There were two other corps not located on the front lines but associated with NORTHAG. The III French Corps with the 2nd Armoured Division, and 10th Armoured, and 8th Infantry Division began to be more closely associated with the northern part of the Central Front from the late 1970s.

In addition, from the late 1970s the U.S. 3rd Brigade, 2nd Armoured Division was forward deployed at Garlstedt. III (US) Corps was later assigned as a reserve corps. The rest of 2nd Armored Division, along with 1st Cavalry Division, 5th Infantry Division (Mech), 212th Field Artillery Brigade and 3rd Armored Cavalry Regiment were tasked to join NORTHAG through OPERATION REFORGER within days after an outbreak of hostilities. They were to draw their equipment from POMCUS depots in the Netherlands, Belgium and North Rhine-Westphalia. These reinforcements depended upon the air bridge across the Atlantic being opened and the vehicle depots being unharmed or protected from early Soviet action against them.

== Field Operations ==
In the NATO defense plan, NORTHAG was assigned the area between Hamburg and Kassel (North-South) and the German-Dutch, Belgian to the (then) inner-German border to defend against a potential threat from the Warsaw Pact. The locations of NORTHAG forces were accordingly, mostly in this area.
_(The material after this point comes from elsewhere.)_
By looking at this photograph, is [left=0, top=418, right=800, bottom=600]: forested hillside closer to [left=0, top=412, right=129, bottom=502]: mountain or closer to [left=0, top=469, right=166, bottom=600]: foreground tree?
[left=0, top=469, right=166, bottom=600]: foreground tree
In the north the command bordered Allied Forces Northern Europe (AFNORTH) and in the south the Central Army Group (CENTAG).

Under General Sir Nigel Bagnall, NORTHAG tried to reorientate its defensive plans from a static defence to a more mobile approach. By 1986, this plan envisioned the formation of armor-heavy reserves held under army group command.

Ground operations relating to the crisis in former Yugoslavia began in late 1992. In November 1992, the United Nations Protection Force in Bosnia-Herzegovina was provided with an operational headquarters drawn from HQ NORTHAG, including a staff of some 100 personnel, equipment, supplies and initial financial support.

== Disbandment ==
On 24 June 1993, the headquarters of NORTHAG and 2 ATAF officially disbanded during a military ceremony. The last commander of NORTHAG was General Sir Charles Guthrie, KCB LVO OBE. The last Chief of Staff was Major General Helmut Willmann, later commander of the Eurocorps.